Problem to work on: Quote the part of the listing that starts with the line containing "Within this visual, in" and continues through the end of the listing, including both the first and last lines.
Start of Supplied material
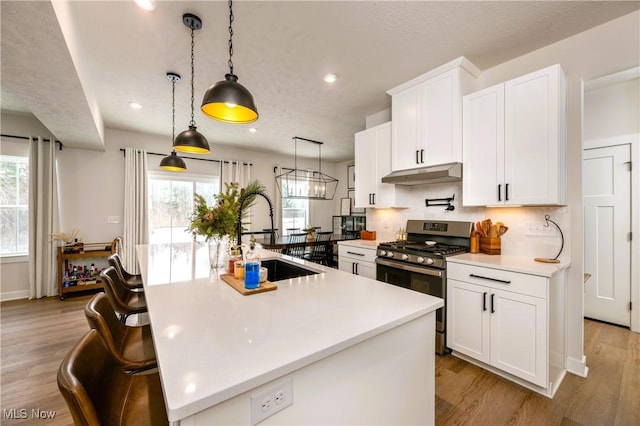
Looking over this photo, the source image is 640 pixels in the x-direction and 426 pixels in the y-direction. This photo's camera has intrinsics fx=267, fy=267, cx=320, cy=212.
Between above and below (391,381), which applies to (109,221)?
above

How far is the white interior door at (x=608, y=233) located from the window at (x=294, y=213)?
521cm

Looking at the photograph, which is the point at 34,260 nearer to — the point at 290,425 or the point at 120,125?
the point at 120,125

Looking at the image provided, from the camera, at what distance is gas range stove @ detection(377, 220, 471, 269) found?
256 centimetres

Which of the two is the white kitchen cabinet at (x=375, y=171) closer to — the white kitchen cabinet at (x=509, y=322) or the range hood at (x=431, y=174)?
the range hood at (x=431, y=174)

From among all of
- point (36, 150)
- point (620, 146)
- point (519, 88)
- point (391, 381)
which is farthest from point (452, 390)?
point (36, 150)

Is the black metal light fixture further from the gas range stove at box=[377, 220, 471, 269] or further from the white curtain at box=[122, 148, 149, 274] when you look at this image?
the gas range stove at box=[377, 220, 471, 269]

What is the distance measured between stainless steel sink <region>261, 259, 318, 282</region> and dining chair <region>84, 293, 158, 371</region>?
96 cm

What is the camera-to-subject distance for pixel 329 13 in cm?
198

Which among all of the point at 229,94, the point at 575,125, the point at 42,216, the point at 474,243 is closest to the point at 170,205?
the point at 42,216

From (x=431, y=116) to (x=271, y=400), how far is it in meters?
2.93

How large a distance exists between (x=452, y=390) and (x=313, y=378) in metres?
1.75

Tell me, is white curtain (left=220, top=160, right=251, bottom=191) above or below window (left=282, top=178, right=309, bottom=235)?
above

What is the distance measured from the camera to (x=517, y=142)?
2334 millimetres

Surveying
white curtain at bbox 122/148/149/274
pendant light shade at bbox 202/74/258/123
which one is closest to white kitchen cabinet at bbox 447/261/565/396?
pendant light shade at bbox 202/74/258/123
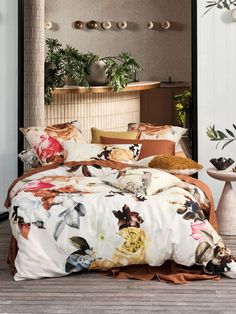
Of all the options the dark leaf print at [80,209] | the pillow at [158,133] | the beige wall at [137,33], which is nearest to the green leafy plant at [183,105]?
the beige wall at [137,33]

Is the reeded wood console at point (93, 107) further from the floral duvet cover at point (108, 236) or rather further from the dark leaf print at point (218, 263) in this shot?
the dark leaf print at point (218, 263)

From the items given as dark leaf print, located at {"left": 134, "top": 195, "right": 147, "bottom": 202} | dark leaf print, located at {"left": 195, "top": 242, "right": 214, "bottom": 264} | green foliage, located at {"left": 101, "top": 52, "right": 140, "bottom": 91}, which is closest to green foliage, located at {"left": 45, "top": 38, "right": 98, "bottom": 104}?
green foliage, located at {"left": 101, "top": 52, "right": 140, "bottom": 91}

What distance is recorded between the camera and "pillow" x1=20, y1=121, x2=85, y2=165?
6066mm

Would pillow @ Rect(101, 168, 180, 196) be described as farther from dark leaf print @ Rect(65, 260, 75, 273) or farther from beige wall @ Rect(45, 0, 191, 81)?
beige wall @ Rect(45, 0, 191, 81)

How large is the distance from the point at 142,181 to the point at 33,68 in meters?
3.15

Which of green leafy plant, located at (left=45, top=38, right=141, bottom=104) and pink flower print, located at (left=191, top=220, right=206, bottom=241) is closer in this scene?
pink flower print, located at (left=191, top=220, right=206, bottom=241)

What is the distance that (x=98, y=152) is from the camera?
5.88 meters

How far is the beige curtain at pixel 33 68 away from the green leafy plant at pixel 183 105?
204 centimetres

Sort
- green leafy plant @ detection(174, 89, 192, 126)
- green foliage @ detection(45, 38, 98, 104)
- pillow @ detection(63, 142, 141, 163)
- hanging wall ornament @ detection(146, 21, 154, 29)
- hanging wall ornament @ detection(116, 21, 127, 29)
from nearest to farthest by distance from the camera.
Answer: pillow @ detection(63, 142, 141, 163)
green foliage @ detection(45, 38, 98, 104)
green leafy plant @ detection(174, 89, 192, 126)
hanging wall ornament @ detection(146, 21, 154, 29)
hanging wall ornament @ detection(116, 21, 127, 29)

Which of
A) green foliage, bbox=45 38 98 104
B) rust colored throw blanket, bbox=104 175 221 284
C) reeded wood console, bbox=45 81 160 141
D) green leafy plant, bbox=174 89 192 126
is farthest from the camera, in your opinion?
green leafy plant, bbox=174 89 192 126

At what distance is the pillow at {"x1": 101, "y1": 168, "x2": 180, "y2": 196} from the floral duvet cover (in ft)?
0.70

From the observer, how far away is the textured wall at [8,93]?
6719 mm

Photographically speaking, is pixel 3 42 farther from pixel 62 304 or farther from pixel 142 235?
pixel 62 304

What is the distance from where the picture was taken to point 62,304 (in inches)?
156
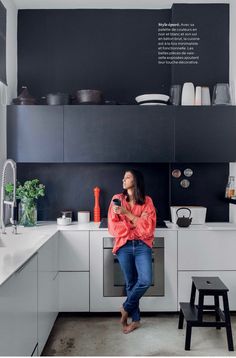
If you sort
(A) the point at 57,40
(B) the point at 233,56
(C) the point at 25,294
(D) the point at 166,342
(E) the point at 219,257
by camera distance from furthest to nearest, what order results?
(A) the point at 57,40
(B) the point at 233,56
(E) the point at 219,257
(D) the point at 166,342
(C) the point at 25,294

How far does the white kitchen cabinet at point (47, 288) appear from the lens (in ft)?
8.34

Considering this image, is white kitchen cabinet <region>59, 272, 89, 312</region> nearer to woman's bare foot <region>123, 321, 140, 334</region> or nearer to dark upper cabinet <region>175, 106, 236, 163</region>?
woman's bare foot <region>123, 321, 140, 334</region>

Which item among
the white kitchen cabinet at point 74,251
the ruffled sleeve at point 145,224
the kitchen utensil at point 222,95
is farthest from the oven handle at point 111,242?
the kitchen utensil at point 222,95

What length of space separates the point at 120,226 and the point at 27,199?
0.89m

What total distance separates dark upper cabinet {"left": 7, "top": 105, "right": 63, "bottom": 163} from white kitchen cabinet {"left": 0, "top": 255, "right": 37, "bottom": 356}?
1.39m

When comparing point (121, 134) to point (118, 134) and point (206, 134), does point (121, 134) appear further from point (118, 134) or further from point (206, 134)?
point (206, 134)

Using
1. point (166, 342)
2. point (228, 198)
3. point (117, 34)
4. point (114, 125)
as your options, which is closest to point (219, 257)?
point (228, 198)

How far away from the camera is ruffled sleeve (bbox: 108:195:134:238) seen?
3162 millimetres

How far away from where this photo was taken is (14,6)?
3.76 metres

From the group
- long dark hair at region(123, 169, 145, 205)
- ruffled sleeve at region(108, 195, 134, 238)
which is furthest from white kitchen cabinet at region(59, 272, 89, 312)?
long dark hair at region(123, 169, 145, 205)

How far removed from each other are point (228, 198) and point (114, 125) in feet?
4.04

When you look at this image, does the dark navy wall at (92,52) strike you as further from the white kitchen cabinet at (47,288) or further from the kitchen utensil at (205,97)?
the white kitchen cabinet at (47,288)

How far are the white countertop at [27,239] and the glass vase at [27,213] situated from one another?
0.26 ft

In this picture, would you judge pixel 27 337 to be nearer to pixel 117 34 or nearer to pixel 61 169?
pixel 61 169
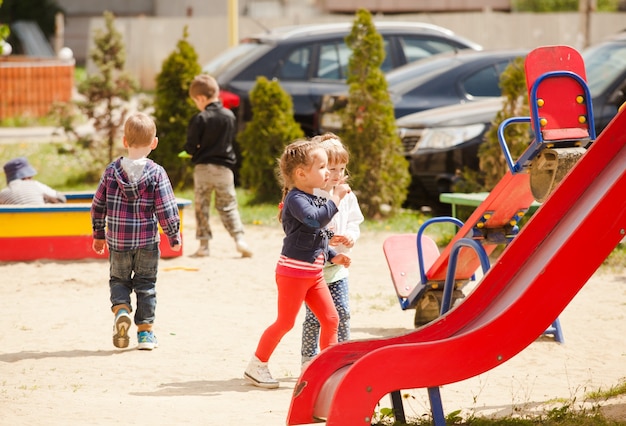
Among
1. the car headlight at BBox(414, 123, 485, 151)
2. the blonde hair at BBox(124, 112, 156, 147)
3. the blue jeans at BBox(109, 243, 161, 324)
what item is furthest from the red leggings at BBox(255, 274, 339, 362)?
the car headlight at BBox(414, 123, 485, 151)

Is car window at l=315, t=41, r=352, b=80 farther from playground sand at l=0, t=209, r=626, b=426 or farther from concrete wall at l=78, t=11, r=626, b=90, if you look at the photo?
concrete wall at l=78, t=11, r=626, b=90

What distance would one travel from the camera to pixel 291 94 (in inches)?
498

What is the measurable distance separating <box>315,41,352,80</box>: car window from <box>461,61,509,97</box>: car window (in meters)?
1.61

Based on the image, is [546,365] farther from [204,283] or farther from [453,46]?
[453,46]

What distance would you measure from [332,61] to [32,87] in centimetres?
971

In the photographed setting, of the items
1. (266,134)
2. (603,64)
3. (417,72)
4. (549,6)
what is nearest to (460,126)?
(603,64)

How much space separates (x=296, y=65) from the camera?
42.5 feet

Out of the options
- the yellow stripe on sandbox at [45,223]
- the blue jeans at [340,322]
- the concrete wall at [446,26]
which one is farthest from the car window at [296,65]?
the concrete wall at [446,26]

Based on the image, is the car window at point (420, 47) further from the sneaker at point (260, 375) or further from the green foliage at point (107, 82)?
the sneaker at point (260, 375)

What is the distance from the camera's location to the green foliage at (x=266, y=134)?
11.8 meters

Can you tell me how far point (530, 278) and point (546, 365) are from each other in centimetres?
147

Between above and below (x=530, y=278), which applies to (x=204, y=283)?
below

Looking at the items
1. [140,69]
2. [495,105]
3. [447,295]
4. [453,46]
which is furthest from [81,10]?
[447,295]

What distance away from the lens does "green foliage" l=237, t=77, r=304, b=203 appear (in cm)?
1184
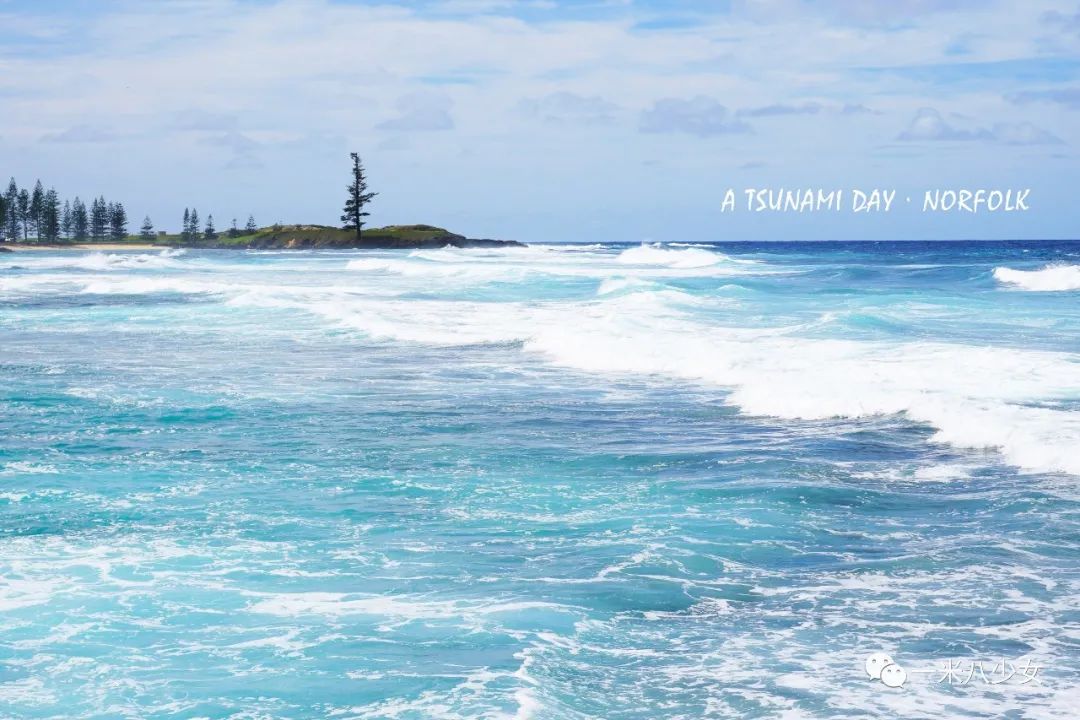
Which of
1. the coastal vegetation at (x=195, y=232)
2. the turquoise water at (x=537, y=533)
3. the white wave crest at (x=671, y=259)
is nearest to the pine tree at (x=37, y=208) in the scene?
the coastal vegetation at (x=195, y=232)

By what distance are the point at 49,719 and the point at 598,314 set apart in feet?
86.1

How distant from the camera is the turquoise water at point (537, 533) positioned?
6.76m

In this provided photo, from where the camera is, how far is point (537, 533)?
9.80m

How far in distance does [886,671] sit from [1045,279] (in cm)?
4599

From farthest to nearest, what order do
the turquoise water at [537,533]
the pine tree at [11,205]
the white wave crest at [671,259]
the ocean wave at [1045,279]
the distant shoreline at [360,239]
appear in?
the pine tree at [11,205] < the distant shoreline at [360,239] < the white wave crest at [671,259] < the ocean wave at [1045,279] < the turquoise water at [537,533]

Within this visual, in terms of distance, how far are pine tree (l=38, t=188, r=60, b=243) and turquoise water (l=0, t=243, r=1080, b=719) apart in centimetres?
14189

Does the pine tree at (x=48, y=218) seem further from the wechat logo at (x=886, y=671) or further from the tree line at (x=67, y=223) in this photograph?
the wechat logo at (x=886, y=671)

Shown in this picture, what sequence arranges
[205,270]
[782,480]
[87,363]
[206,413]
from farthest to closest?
[205,270]
[87,363]
[206,413]
[782,480]

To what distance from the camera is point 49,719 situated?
6.26 m

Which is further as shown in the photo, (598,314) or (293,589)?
(598,314)

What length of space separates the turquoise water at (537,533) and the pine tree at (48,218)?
141889 mm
End of Supplied material
Exercise result:
Within this visual, in terms of distance, how far are pine tree (l=38, t=188, r=60, b=243) and turquoise water (l=0, t=243, r=1080, b=719) apart in centimetres?
14189

Does the pine tree at (x=48, y=218) seem further from the wechat logo at (x=886, y=671) or further from the tree line at (x=67, y=223) in this photograph?
the wechat logo at (x=886, y=671)

Shown in this picture, what sequence arranges
[205,270]
[782,480]
[87,363]
[206,413]
from farthest to closest?
[205,270]
[87,363]
[206,413]
[782,480]

To what distance from the camera is point 49,719 situated?
6.26 m

Which is further as shown in the photo, (598,314) or (293,589)?
(598,314)

What length of space separates the turquoise water at (537,533) and the pine tree at (48,218)?
141889 mm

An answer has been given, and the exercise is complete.